The Virtual Center for Network and Security Data

Sponsored by Department of Homeland Security (DHS) Science & Technology (S&T) Directorate

Project Summary

Today's networked systems are being attacked with increasing frequency and intensity. In order for researchers to fully understand the scope and impact of these attacks as well as develop defensive mechanisms, researchers require Internet-wide datasets. These dataset, going beyond simple single point packet traces, provide a broad view of events with rich correlated data.

In order to meet the demand for creation of such a repository, we have: (1) Interested potential data providers and secure their commitment to participate; (2) Coordinated the creation of meta-data for the repository; (3) Created a query interface for searching for data sources based on the meta-data; (4) Provided access to the data made available from member institutions; (5) Provided centralized aggregation and storage of specific data sets.

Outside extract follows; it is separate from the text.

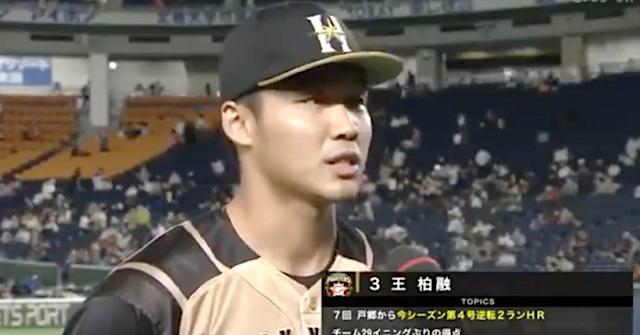 """日ハム・王柏融選手(台湾)、ヒーローインタビューで""""日本に感謝""""「台湾にワクチンを提供してくれまして本当にありがとうございます」"""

Virtual Repository Datasets:

In order to jump-start Internet-scale research we have developed a virtual data repository of rich, correlated datasets representing Internet scale behaviors. Data available from this virtual repository includes both infrastructure level data as well as data from distributed forensics tools. Just a few examples include:

  • Blackhole data consists of information collected by monitoring dark or unused address space and because the address space is unused, any traffic destined to this space can be considered malicious. The provided sensor data includes the monitoring of over 17 million unused addresses.
  • Attack and intrusion activity logs from NIDS and firewalls collected at over 1600 networks world wide supplied by WAIL and by dshield.org.
  • Exterior routing protocol (i.e., BGP) and Netflow data from the routers that make up the peering edge of the MichNet network. MichNet has a robust measurement infrastructure that monitors flow and routing information on 18 peering and backbone routers and over 500 interfaces.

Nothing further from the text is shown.